"Not that I know of," answered the head groom. "Tie down that holster, Bill. The thongs are loose--don't you see?"
"Oh, but there must be something in the wind," rejoined the landlord, "the colonel wouldn't ride out so late else."
"Lord bless you!" replied the man, "little you know of his ways. Why, sometimes he'll have us all up at two or three in the morning, just to visit a post of perhaps twenty men. He's a smart officer, I can tell you; and no one must be caught napping in his regiment, that's certain."
"But you have saddled three horses for him!" said the landlord, returning to his axiom; "and he can't ride three at once, any how."
"Ay, but who can tell which he may like to ride?" rejoined the groom, "we shan't know anything about that, till he comes into the stable, most likely."
"And where is he going to, to-night?" asked the landlord.

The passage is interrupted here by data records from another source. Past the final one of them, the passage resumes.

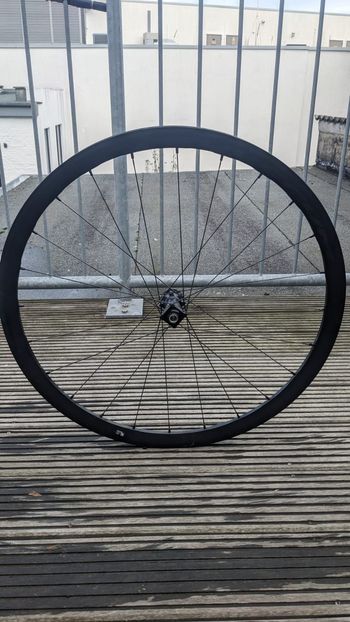 Fulcrum, Racing 400 DB Wheelset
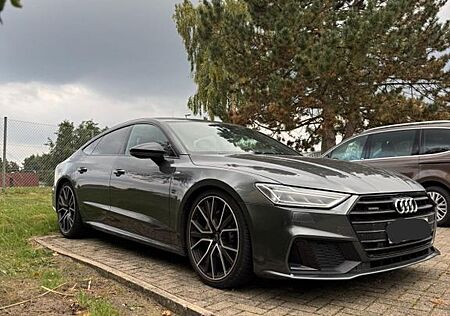 Audi A7 50 TDI quattro tiptronic | S line | LED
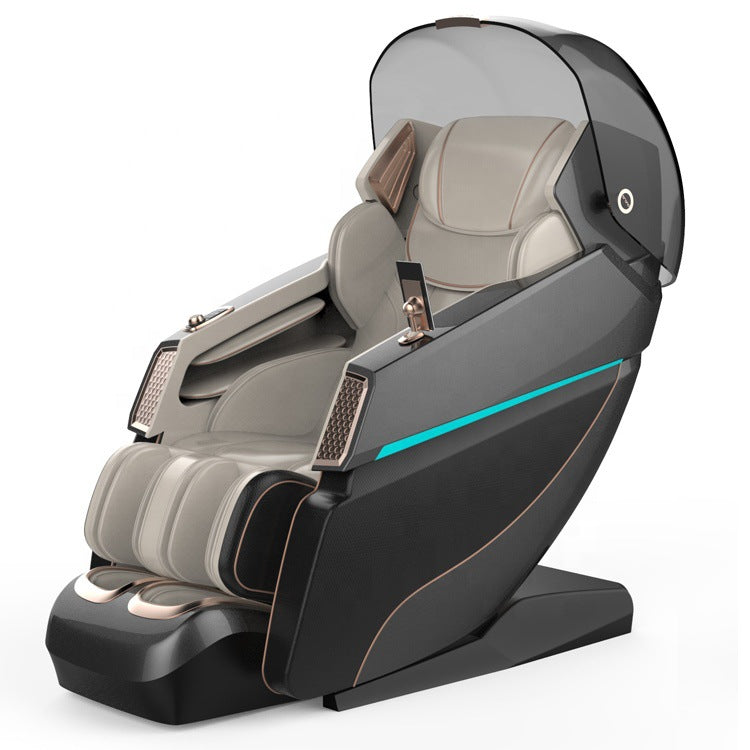Household space capsule full body airbag vertebra shoulder luxury intelligent Electric Massage Chair 4D SL\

"We can't tell that he's going anywhere," answered the man; "but if he does, I should suppose it would be to Folkestone. The major is away on leave, you know; and it is just as likely as not, that he'll go over to see that all's right there."
The worthy host was not altogether satisfied with the information he received; but as he clearly saw that he should get no more, he retired, and went into the tap, to try the dragoons, without being more successful in that quarter than he had been in the stables.
In the meantime, his guest up stairs had finished his letters--had dressed himself in uniform--armed himself, and laid three brace of pistols, charged, upon the table, for the holsters of his saddles; and then taking a large map of the county, he leaned over it, tracing the different roads, which at that time intersected the Weald of Kent. Two or three times he took out his watch; and as the hour of eleven drew near, he began to feel considerable alarm for the fate of poor Mowle.
"If they discover him, they will murder him, to a certainty," he thought; "and I believe a more honest fellow does not live.--It was a rash and foolish undertaking. The measures I have adopted could not fail.--Hark! there is the clock striking. We must lose no more time. We may save him yet, or at all events, avenge him." He then called the soldier from the door, and sent off a messenger to the house of the second officer of Customs, named Birchett, who came up in a few minutes.